Le géant Shell refait surface au Gabon, dix ans après son retrait

Le retour de Shell au Gabon s’annonce comme un événement majeur pour l’industrie pétrolière nationale. Une décennie après avoir quitté le pays, la multinationale anglo-néerlandaise se prépare à réinvestir le bassin sédimentaire gabonais. Cette décision intervient alors que Libreville s’efforce d’enrayer le déclin persistant de sa production d’hydrocarbures. Cette annonce, faite dans un climat de réformes post-transition politique, envoie un signal fort aux investisseurs internationaux.

En 2016, Shell avait officialisé son départ du Gabon en cédant ses actifs terrestres à Assala Energy, alors sous le contrôle du fonds Carlyle. Cette transaction, évaluée à plusieurs centaines de millions de dollars, s’inscrivait dans une vaste stratégie de rationalisation du portefeuille global du groupe, qui privilégiait des projets jugés plus lucratifs, notamment dans le gaz naturel liquéfié et les eaux profondes. Le départ de ce pétrolier historique avait laissé un vide symbolique pour le Gabon.

Un geste politique significatif pour l’exploitation pétrolière gabonaise

Le retour de la grande compagnie coïncide avec la présidence de Brice Clotaire Oligui Nguema, qui a accédé au pouvoir suite à la transition d’août 2023, puis a été confirmé par les urnes. Au cours des derniers mois, les autorités gabonaises ont multiplié les initiatives pour rendre le cadre amont plus attrayant. Entre la révision du code des hydrocarbures, le lancement de nouveaux cycles d’attribution de blocs et l’ouverture de discussions bilatérales avec plusieurs majors, la stratégie est claire : inverser la tendance d’une production qui stagne autour de 200 000 barils par jour, bien loin des sommets atteints à la fin des années 1990.

Pour Shell, cette décision de revenir n’est pas anodine. Le groupe, qui avait choisi de se défaire d’actifs matures jugés peu stratégiques, réévalue désormais sa perception du continent africain. La raréfaction des découvertes majeures à terre, la pression sur les coûts d’exploration en eaux ultra-profondes et la quête de relais de croissance pétroliers à moyen terme redessinent les priorités des grandes entreprises. Dans ce contexte, le bassin gabonais, qui recèle encore des perspectives en offshore profond et autour de structures pré-salifères, retrouve un certain attrait.

Relancer une production en déclin : le défi de Libreville

La production pétrolière demeure la principale source de devises pour le Gabon, représentant traditionnellement plus de 40 % des recettes budgétaires et près de 80 % des exportations. Cependant, l’épuisement progressif des champs matures, combiné à une frilosité des investissements ces dernières années, a fragilisé cet équilibre économique. Les autorités misent sur le retour des acteurs majeurs du secteur pour dynamiser l’exploration et prolonger la durée de vie des gisements existants.

Plusieurs compagnies internationales ont déjà manifesté un intérêt renouvelé pour le pays.
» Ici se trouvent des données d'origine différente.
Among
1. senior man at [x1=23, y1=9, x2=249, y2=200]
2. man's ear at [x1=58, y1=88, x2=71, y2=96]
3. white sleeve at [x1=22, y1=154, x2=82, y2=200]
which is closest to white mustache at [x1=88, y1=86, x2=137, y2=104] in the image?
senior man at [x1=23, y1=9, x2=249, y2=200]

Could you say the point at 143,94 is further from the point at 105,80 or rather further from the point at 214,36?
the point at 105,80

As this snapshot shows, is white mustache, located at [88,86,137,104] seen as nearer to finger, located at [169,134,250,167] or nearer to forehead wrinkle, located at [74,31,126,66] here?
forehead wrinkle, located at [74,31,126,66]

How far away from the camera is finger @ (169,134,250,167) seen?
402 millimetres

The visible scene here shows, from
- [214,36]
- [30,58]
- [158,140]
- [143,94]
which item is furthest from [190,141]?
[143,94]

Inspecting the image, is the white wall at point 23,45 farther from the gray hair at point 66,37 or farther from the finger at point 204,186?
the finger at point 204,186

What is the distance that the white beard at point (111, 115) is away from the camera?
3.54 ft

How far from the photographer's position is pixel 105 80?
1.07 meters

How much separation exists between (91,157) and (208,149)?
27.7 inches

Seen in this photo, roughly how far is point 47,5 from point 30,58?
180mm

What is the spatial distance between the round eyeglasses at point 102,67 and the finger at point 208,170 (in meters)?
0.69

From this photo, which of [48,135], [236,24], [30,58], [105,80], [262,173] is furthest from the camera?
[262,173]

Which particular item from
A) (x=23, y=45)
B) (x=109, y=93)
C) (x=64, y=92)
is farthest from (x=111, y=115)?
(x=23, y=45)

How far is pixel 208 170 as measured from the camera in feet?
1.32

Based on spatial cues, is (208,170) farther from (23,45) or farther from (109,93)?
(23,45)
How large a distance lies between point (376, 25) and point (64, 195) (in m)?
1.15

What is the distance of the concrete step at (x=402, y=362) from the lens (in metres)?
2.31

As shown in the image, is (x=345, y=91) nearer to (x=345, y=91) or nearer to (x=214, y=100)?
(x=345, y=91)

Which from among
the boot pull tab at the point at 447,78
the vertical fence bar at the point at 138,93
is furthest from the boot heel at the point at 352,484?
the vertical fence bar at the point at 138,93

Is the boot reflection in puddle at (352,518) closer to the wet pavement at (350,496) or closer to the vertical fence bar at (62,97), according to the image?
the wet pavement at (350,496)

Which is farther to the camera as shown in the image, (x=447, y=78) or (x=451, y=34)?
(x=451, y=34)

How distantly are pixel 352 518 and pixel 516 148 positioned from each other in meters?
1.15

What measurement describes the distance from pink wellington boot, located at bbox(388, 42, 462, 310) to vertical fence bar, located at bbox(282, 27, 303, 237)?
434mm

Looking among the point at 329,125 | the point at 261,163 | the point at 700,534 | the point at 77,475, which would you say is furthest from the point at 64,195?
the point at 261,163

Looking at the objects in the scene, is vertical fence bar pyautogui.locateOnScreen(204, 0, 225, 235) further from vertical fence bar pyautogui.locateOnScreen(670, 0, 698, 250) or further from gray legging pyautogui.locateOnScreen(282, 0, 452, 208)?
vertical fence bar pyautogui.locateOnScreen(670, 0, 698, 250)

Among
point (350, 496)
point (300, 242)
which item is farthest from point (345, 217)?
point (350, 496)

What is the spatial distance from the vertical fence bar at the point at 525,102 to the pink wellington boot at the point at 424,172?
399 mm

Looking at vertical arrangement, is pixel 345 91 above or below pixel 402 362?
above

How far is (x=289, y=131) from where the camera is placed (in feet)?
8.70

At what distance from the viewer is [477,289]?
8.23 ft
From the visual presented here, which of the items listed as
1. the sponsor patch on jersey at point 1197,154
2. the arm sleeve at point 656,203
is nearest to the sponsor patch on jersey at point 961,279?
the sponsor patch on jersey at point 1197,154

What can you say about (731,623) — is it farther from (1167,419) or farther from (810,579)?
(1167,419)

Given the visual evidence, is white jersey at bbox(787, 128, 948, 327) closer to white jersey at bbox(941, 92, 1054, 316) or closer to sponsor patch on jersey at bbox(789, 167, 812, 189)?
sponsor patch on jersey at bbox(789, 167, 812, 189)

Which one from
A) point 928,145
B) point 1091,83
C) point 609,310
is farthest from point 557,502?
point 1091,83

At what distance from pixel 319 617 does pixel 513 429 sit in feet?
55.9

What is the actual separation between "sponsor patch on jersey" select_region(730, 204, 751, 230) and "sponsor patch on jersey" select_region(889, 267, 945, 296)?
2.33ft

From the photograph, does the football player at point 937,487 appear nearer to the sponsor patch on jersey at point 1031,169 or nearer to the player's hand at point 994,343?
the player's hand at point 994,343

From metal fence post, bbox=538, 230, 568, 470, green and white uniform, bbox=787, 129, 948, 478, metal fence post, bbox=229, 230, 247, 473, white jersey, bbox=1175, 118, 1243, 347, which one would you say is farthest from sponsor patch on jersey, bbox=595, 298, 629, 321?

La Gabon Oil Company (GOC), la compagnie nationale, voit son rôle s’accroître dans la gouvernance des actifs, à mesure que les contrats arrivent à échéance ou sont renégociés. Le retour de Shell pourrait, dans ce cadre, s’opérer en partenariat avec d’autres opérateurs déjà implantés localement, tels que Perenco, TotalEnergies ou BW Energy, dont les positions sur les blocs offshore se sont consolidées.

Un retour stratégique aux modalités encore à définir

Les contours précis du redéploiement de la major restent à clarifier : périmètre des blocs concernés, calendrier d’engagement, montants des investissements, et modèle contractuel. La nature des permis ciblés, qu’ils soient terrestres ou en eaux profondes, influencera l’ampleur de ce retour. Une présence en offshore profond impliquerait des engagements de plusieurs centaines de millions de dollars, tandis qu’une stratégie axée sur des actifs matures suggérerait une approche plus prudente, davantage orientée vers l’optimisation de la production.

Au-delà du cas Shell, c’est la crédibilité de la nouvelle politique pétrolière gabonaise qui est en jeu. La capacité de Libreville à transformer ces annonces en investissements concrets, dans un environnement où le Nigeria, l’Angola, la Namibie ou le Sénégal se livrent une concurrence acharnée pour attirer les capitaux des majors, déterminera la trajectoire du secteur pour la décennie à venir. Le retour de la compagnie anglo-néerlandaise représente, à cet égard, un test grandeur nature pour le nouveau pouvoir.